• EXCERPT:
C15 and C18 – Clean Emissions Module Aftertreatment Fuel System


(6) ARD head

(7) Pilot fuel line

(8) Main fuel line

(17) ARD fuel manifold

(18) Electric priming pump

(19) Primary fuel filter

(22) Fuel tank

(23) Pilot fuel connection

(24) Main fuel connection

(25) Main fuel pressure sensor

(26) Pilot fuel pressure sensor

(27) Main fuel solenoid valve

(28) Pilot fuel solenoid valve

(29) ARD manifold fuel filter fitting


Illustration 9 g02438136
(30) Diverter valve

(31) Fuel pressure regulator

Electric priming pump (18) is energized when regeneration is desired. Electric priming pump receives power from the battery. A relay is used to control power to the electric priming pump. The engine ecm sends a signal to the relay when regeneration is desired. When the relay is energized, battery power is sent to the electric priming pump. Electric priming pump pulls fuel from fuel tank (22) through the 10 micron primary fuel filter. Once fuel has exited the pump, the pressure regulator (31) regulates the pressure to 1900 kpa (275 psi). The fuel diverter valve (30) is de-energized during regeneration. When the fuel diverter valve is de-energized, all fuel flow from the electric priming pump is sent to the ARD system. The engine will still be receiving fuel drafted from the fuel tank that bypasses the electric fuel pump when the diverter valve is de-energized. When the fuel diverter valve is energized, all fuel is sent to the engine and no fuel is sent to the ARD system. The fuel diverter valve is energized during engine priming.


Illustration 10 g02436260
Front view

(30) Diverter valve

(32) Fuel flow to engine (diverter valve energized)


Side view

(30) Diverter valve

(33) Fuel flow to CEM (diverter valve de-energized)

Once fuel flow exits the pump housing, the fuel enters the ARD fuel manifold (17) . As fuel enters the ARD fuel manifold, fuel is filtered by a stainless steel sintered filter. This filter can filter down to 40 micron. This filter is designed to collect any debris that may have entered the system during servicing.

As fuel flow continues through the ARD fuel manifold, the fuel takes a parallel flow path. One path goes to the pilot fuel solenoid valve (28) and another path goes to the main fuel solenoid valve (27) . The pilot and main fuel solenoid valves are pulse width modulated solenoid valves controlled by the engine ECM. The pilot fuel solenoid valve is considered the primary fuel valve. Once the pilot fuel solenoid valve is fully open and more fuel is still desired, the main fuel solenoid valve will open. Once the fuel has passed through the pilot and main fuel solenoid valves, the fuel pressures are measured by a sensor for each circuit. When the circuit is operating in closed loop mode, the ECM uses these pressure signals to determine the proper amount of fuel. The amount of fuel is delivered to achieve the desired DPF inlet temperature.

• TASK DETAILS: Please reproduce the passage of the fuel system text that opens with the words "(33) Fuel flow" and closes with "system during servicing.". The items that come next are separate material from the fuel system text.

[Questions about scene geometry]
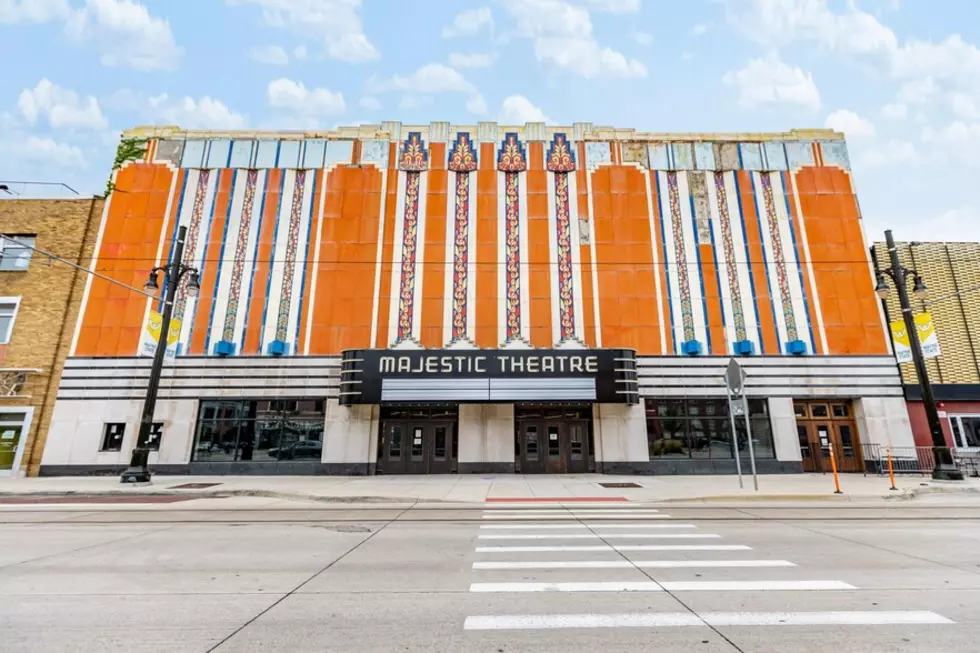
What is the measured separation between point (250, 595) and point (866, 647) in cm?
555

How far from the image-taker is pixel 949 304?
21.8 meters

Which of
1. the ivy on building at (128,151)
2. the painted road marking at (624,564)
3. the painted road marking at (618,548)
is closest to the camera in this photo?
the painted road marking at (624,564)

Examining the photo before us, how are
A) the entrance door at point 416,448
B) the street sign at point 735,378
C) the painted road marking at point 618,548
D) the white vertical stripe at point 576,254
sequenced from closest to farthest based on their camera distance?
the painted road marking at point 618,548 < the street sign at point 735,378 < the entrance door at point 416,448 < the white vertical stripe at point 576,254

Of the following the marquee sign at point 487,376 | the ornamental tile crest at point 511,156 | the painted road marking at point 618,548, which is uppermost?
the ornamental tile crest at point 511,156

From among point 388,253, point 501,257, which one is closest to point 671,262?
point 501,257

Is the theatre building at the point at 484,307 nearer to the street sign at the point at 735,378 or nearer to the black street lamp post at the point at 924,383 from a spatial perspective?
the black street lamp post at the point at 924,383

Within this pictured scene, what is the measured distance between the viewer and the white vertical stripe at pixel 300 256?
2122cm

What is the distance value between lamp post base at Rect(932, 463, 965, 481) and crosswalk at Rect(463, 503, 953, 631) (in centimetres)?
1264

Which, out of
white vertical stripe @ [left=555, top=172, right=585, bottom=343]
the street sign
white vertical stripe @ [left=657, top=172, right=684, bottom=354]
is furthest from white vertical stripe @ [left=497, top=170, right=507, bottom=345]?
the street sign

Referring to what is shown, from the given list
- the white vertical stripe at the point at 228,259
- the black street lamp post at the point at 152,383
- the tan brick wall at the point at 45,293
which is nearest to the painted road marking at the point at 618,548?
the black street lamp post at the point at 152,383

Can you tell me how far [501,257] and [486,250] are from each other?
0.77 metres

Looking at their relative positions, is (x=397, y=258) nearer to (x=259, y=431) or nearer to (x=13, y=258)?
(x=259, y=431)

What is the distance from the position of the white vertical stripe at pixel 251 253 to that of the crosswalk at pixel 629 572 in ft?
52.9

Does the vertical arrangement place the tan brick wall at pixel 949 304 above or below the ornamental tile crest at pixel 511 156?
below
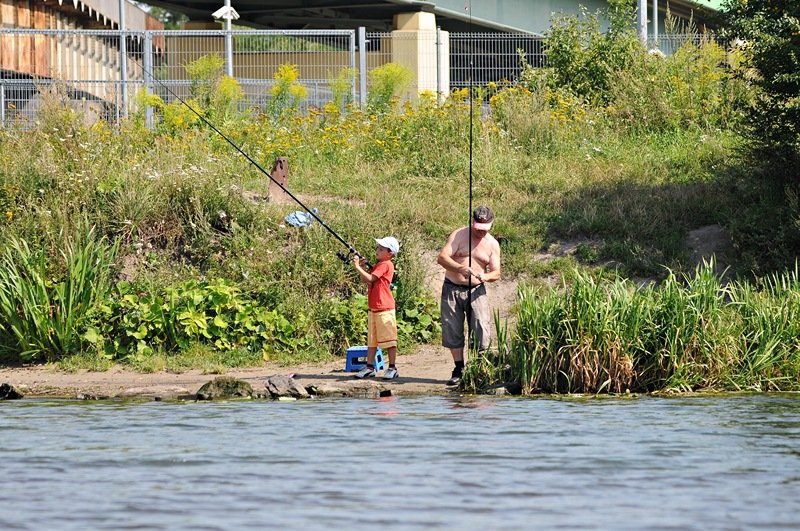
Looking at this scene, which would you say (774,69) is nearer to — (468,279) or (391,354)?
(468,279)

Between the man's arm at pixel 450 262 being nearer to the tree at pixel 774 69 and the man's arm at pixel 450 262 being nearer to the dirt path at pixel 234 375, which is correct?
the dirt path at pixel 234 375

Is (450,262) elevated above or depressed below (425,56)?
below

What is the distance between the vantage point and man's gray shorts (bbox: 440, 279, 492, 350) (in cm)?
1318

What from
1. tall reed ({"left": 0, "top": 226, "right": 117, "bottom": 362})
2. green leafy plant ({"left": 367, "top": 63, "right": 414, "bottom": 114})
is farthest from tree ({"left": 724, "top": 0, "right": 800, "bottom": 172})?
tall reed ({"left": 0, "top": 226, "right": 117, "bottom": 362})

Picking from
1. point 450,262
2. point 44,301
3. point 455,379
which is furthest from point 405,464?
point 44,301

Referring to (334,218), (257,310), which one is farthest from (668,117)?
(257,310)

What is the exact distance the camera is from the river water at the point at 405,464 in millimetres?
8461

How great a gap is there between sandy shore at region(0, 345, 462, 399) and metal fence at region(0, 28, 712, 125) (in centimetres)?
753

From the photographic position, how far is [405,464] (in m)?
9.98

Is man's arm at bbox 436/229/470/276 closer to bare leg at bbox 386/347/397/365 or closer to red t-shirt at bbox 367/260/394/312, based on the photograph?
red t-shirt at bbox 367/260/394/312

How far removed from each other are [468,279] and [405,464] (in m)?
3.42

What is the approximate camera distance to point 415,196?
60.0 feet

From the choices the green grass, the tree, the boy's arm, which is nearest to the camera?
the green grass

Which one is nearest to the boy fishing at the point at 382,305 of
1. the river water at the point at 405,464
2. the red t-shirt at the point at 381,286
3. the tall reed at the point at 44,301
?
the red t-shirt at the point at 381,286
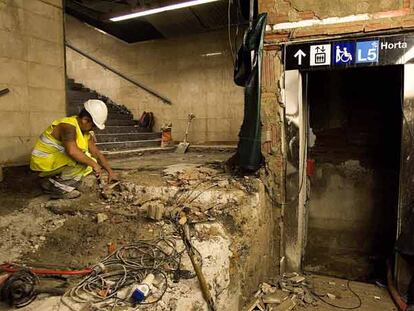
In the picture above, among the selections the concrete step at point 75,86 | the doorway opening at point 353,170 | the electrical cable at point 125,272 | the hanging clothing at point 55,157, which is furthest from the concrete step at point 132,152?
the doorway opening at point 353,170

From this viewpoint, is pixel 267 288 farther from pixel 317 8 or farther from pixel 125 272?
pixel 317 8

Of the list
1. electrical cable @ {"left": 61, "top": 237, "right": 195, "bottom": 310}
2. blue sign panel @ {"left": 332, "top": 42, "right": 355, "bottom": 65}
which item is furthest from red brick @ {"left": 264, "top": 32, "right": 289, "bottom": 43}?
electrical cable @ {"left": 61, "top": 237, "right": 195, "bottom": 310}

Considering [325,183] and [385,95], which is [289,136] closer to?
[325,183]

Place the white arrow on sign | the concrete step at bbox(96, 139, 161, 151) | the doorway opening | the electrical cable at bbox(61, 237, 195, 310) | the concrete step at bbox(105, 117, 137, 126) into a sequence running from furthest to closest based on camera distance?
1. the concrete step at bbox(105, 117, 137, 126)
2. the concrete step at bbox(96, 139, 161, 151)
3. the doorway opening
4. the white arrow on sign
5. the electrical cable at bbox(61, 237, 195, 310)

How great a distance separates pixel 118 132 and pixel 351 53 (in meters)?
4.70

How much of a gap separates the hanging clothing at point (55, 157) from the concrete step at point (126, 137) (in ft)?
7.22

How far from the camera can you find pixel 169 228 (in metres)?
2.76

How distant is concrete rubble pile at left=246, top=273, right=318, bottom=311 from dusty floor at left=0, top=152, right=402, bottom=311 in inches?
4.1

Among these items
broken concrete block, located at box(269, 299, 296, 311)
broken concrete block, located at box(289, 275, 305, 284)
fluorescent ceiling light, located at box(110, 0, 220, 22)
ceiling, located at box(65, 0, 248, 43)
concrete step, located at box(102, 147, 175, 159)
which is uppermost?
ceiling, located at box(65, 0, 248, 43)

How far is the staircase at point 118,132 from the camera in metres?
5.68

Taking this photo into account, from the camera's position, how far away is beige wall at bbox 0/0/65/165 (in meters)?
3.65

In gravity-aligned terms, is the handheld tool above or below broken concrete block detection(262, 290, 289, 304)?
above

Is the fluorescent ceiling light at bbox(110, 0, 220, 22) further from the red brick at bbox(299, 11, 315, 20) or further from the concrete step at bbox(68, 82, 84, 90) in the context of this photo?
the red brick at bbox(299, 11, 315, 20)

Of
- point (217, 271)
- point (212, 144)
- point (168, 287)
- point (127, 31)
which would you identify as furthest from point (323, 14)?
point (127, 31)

• TASK OUTPUT:
(33) Fuel flow to CEM (diverter valve de-energized)

Once fuel flow exits the pump housing, the fuel enters the ARD fuel manifold (17) . As fuel enters the ARD fuel manifold, fuel is filtered by a stainless steel sintered filter. This filter can filter down to 40 micron. This filter is designed to collect any debris that may have entered the system during servicing.